Top of Given records
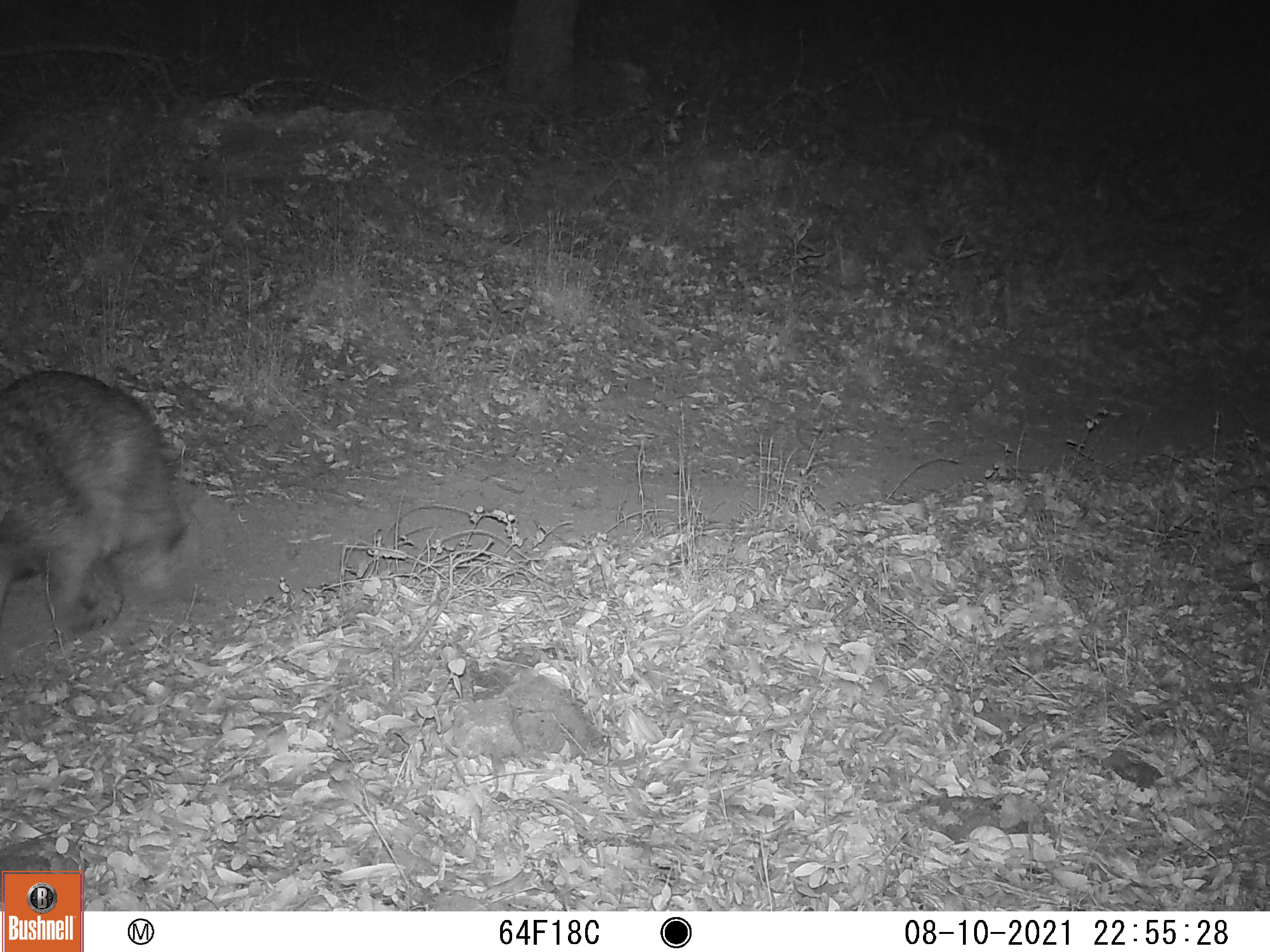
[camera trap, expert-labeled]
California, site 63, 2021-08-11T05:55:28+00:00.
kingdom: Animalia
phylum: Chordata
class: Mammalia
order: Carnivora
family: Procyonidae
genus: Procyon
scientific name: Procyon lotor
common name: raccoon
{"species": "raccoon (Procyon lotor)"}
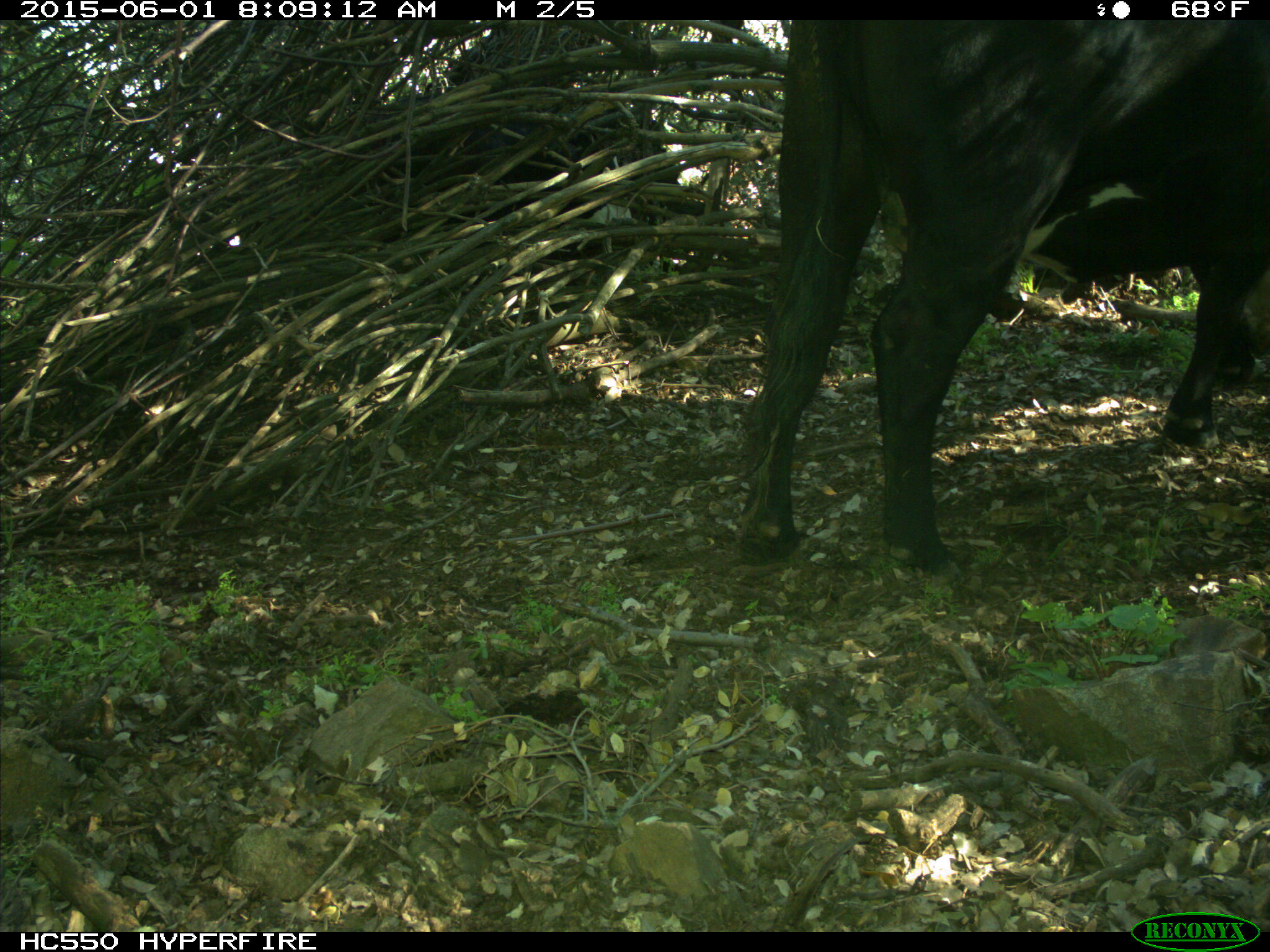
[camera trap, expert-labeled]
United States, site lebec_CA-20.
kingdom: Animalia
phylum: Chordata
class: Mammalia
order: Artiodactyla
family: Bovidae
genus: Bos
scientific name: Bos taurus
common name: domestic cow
Bottom of Given records
[Exercise prompt]
Each entry above must be restated word for word; the pictures stay out of the copy.

[Answer box]
[camera trap, expert-labeled]
California, site 63, 2021-08-11T05:55:28+00:00.
kingdom: Animalia
phylum: Chordata
class: Mammalia
order: Carnivora
family: Procyonidae
genus: Procyon
scientific name: Procyon lotor
common name: raccoon
{"species": "raccoon (Procyon lotor)"}
[camera trap, expert-labeled]
United States, site lebec_CA-20.
kingdom: Animalia
phylum: Chordata
class: Mammalia
order: Artiodactyla
family: Bovidae
genus: Bos
scientific name: Bos taurus
common name: domestic cow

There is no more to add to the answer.